Searchable abstracts of presentations at key conferences in endocrinology
Endocrine Abstracts (2006) 11 P688

ECE2006 Poster Presentations Reproduction (80 abstracts)

Identification and functional study of a new FSH receptor gene mutation in women affected by polycystic ovary syndrome (PCOS)

E Ferrarini 1 , F Jr Orio 2 , S Palomba 3 , T Cascella 2 , A Dimida 1 , S di Biase 4 , D Labella 4 , P Agretti 1 , G de Marco 1 , E Gianetti 1 , P Vitti 1 , A Colao 2 , G Lombardi 2 , E Pucci 1 , A Pinchera 1 & M Tonacchera 1


1Dipartimento di Endocrinologia, Centro di Eccellenza AmbiSEN, Pisa, Italy; 2Dipartimento di Endocrinologia ed Oncologia Molecolare e Clinica, Napoli, Italy; 3Dipartimento di Ginecologia ed Ostetricia, Catanzaro, Italy; 4Mergen, Laboratorio di Biologia Molecolare, Napoli, Italy.


Polycystic ovary syndrome (PCOS) is one of the most common endocrine diseases in women, affecting up to 10% of women in reproductive age.
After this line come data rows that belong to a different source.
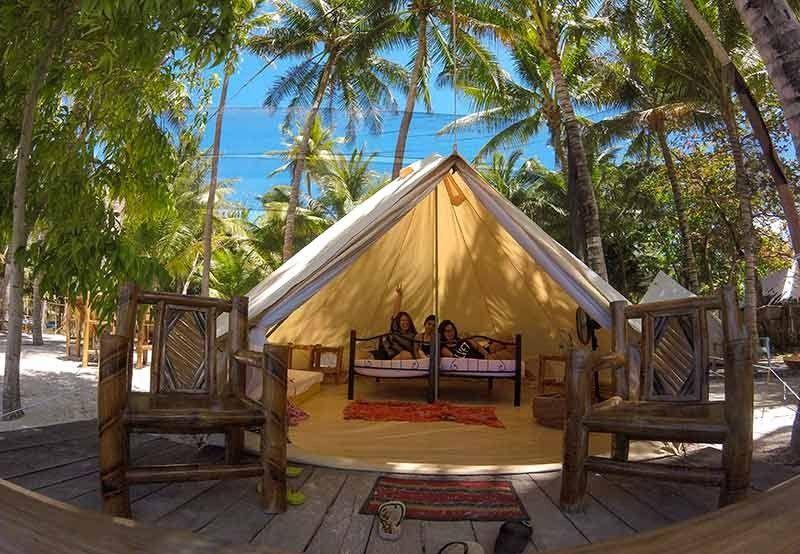 Tent Nga Laysho: Ang hamugaway nga tent mahimong makasud og unom ka tawo tawo mamahimong kabarkada o kapamilya. (Charry Lane Coronel)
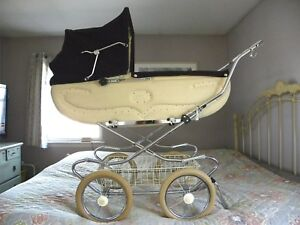 VINTAGE 1970'S PEREGO BABY CARRIAGE / PRAM -- RARE MODEL -- EXCELLENT CONDITION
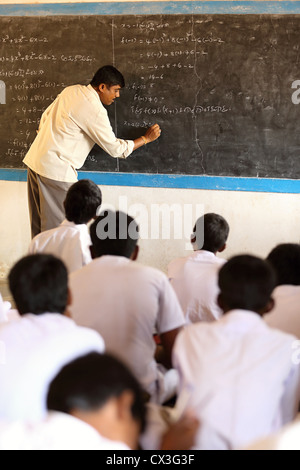 Math class with teacher and students Andhra Pradesh South India - Stock Photo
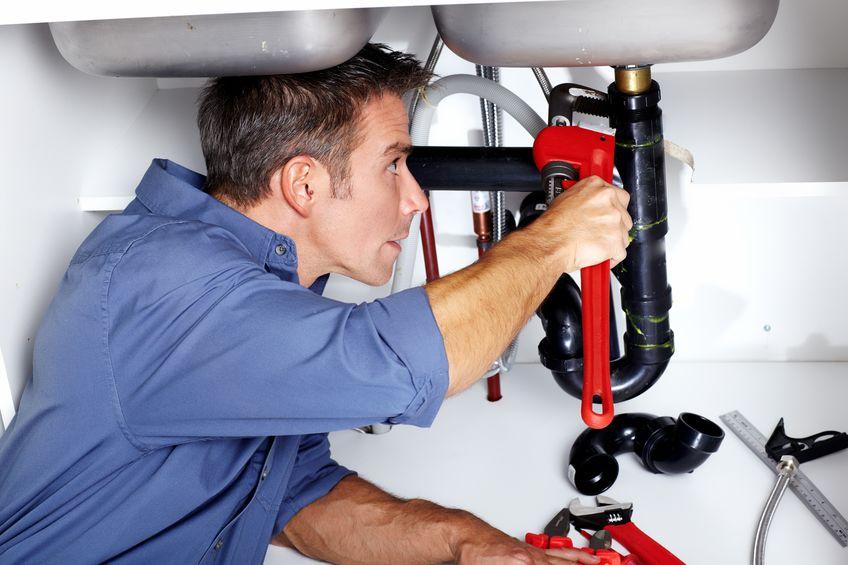 gilbert plumber fixing sink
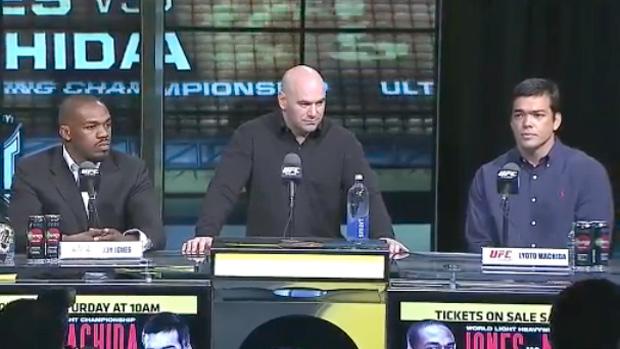 Coletiva do UFC 140 com Lyoto e Jon Jones (Foto: Reprodução SporTV)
The evidence of polycystic ovaries at ultrasonography has been recently considered as a further criteria to diagnose PCOS. In order to determine whether FSH receptor gene affects hormonal and/or metabolic parameters of PCOS women the presence of FSH receptor gene mutations was investigated. Forthy women aged between 18 and 40 years with polycystic ovaries, body mass index (BMI) >25 kg/m2, testosterone >2.5 nmol/l, sex hormone binding globulin (SHBG) <30 nmol/l, oligoamenorrhea and/or hirsutism were included in this study. All of them had a normal development of secondary sexual characteristics and a normal karyotype (46,XX). Pelvic ultrasonography showed polycystic ovaries of abnormal size. After genomic DNA extraction from peripheral-blood lymphocytes of the women, exons 1–10 of the FSH receptor gene were amplified by PCR by specific primers, and directly sequenced. The genetic analysis showed a mutation of the FSHr in heterozygous state located in exon 10 of the receptor (T411D) in one patient. The parents had only wild-type sequence. The T411D mutation was not present in 30 normal subjects. The functional study of the identified FSHr mutation was performed. The mutated FSHr was obtained by site-directed mutagenesis. COS-7 cells transfected with the wild type FSHr (500 ngr/mL) and the mutated receptor (500 ngr/ml) were used to determine cAMP production after stimulation with increasing concentrations of hrFSH (1–5000 mU/mL) or hrCG (0,1–300.000 mU/mL). The T411D FSHr mutant did not show a different cAMP production in response to hrFSH stimulation with respect to the wtFSH. Very high concentrations of hCG were not able to stimulate cAMP production in COS-7 cells transfected with the mutated receptor.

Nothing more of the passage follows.